_Фрагмент текста_
▶

Я вошел внутрь, окруженный золотистой дымкой.
Мне хотелось записаться на совместную программу Колумбийского университета и близлежащей Еврейской Теологической семинарии, оплота консервативного иудаизма. Но мое желание изучать свою религию и ее традиции было недолгим, или, может быть, просто светский интеллектуальный климат Колумбийского университета быстро поглотил меня, чего я никак не мог предвидеть.
Как интересно было учиться на факультете, который мог похвастаться такими интеллектуальными гигантами своего времени, как американские историки Аллан Невинс и Генри Стил Коммаджер, эрудиты Жак Барзен («Дом интеллекта», англ. The House of Intellect) и Питер Гэй («Просвещение», англ. The Enlightenment), историк «нового курса»[13] Уильям Лейхтенбург, социолог Дэниел Белл («Культурные противоречия капитализма», англ. The cultural contradictions of capitalism, и «Конец идеологии», англ. The End of Ideology), литературный критик Лайонел Триллинг («Либеральное воображение: эссе о литературе и обществе», англ. The Liberal Imagination), социальный философ Чарльз Франкель, классик[14] Моисей Хадас, искусствовед Мейер Шапиро и другие научные светила. В семнадцать лет я знал некоторые имена, но едва ли представлял, насколько они богоподобны в своей сфере и сколь скоро я стану им поклоняться.

◀

_Перечень строк_
▶

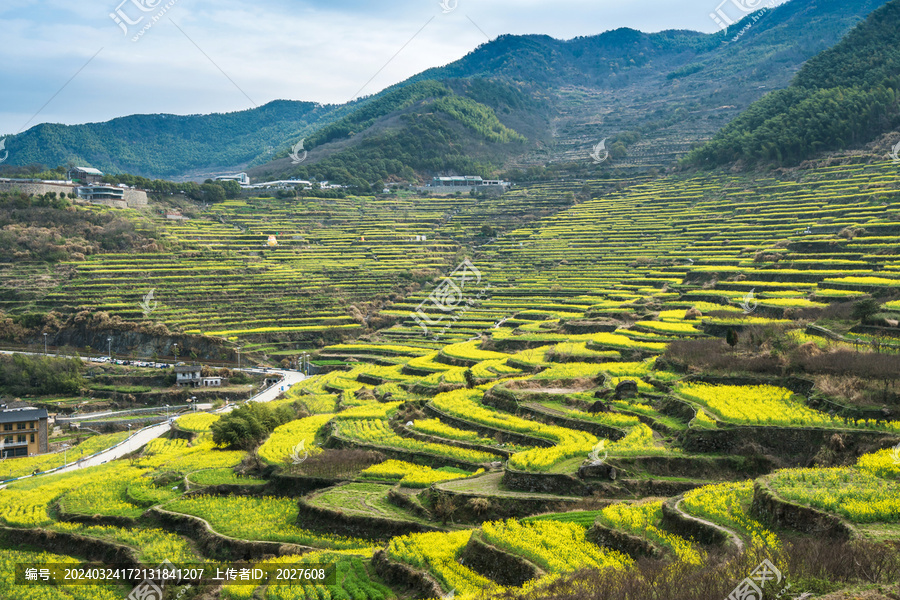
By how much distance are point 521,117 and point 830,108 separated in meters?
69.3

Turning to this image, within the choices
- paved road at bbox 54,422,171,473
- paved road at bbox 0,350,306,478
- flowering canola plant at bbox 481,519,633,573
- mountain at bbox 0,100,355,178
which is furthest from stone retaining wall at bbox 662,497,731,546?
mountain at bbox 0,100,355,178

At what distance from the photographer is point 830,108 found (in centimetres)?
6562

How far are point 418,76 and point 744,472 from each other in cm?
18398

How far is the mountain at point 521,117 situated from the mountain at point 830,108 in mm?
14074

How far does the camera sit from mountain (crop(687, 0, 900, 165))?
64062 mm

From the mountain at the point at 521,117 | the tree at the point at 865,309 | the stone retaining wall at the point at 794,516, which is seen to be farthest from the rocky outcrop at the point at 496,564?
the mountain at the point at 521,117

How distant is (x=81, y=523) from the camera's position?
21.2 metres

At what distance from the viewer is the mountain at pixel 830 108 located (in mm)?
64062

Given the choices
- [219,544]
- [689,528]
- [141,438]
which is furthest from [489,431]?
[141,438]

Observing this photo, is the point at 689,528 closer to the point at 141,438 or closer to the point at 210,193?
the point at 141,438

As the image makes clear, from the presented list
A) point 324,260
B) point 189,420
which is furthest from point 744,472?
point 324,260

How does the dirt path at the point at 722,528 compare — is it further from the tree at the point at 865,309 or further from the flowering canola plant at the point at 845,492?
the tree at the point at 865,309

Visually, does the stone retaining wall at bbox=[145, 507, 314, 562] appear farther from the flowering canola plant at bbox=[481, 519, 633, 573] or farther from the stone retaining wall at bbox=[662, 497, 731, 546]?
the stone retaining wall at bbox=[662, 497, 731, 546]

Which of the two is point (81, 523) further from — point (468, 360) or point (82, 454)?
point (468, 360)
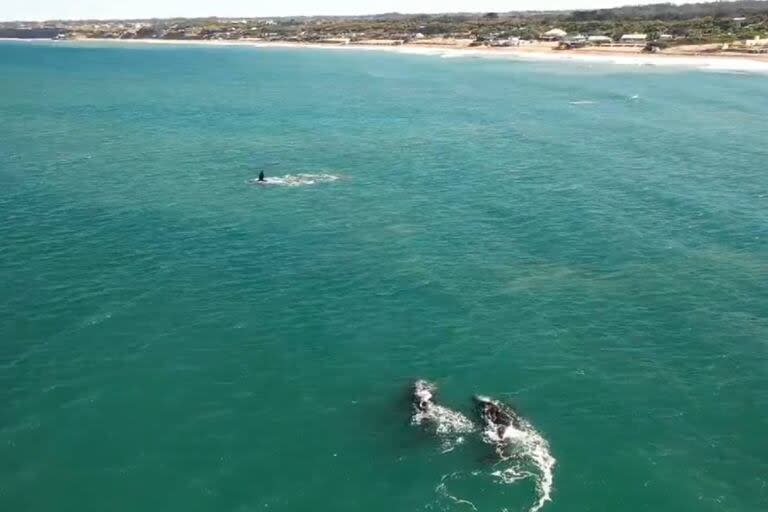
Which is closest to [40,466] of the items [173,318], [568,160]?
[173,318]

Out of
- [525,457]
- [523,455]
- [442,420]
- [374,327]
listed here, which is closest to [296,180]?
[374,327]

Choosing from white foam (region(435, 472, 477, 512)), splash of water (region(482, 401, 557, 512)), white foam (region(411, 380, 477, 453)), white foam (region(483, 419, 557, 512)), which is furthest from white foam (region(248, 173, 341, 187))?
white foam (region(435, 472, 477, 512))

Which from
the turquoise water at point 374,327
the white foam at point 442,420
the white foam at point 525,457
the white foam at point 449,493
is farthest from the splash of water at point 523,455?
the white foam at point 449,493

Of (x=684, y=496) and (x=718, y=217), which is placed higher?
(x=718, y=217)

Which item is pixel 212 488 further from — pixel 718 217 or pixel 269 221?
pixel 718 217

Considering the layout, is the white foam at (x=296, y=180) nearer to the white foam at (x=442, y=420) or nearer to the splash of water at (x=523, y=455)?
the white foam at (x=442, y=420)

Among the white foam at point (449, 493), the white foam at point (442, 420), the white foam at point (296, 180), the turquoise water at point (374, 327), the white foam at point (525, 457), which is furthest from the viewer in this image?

◀

_Задание 1_
Верните без изменений часть отрывка о Колумбийском университете, которая открывается словами «Мне хотелось записаться» и завершается словами «не мог предвидеть.».
_Задание 2_
Ответьте на вопросы по отрывку о Колумбийском университете.
(a) Какое учебное заведение названо оплотом консервативного иудаизма?
(b) Какая книга Лайонела Триллинга указана в отрывке?
(c) В каком возрасте автор знал лишь некоторые из перечисленных имен?

_Решение задания 1_
Мне хотелось записаться на совместную программу Колумбийского университета и близлежащей Еврейской Теологической семинарии, оплота консервативного иудаизма. Но мое желание изучать свою религию и ее традиции было недолгим, или, может быть, просто светский интеллектуальный климат Колумбийского университета быстро поглотил меня, чего я никак не мог предвидеть.

_Решение задания 2_
(a) Еврейская Теологическая семинария.
(b) «Либеральное воображение: эссе о литературе и обществе» (англ. The Liberal Imagination).
(c) В семнадцать лет.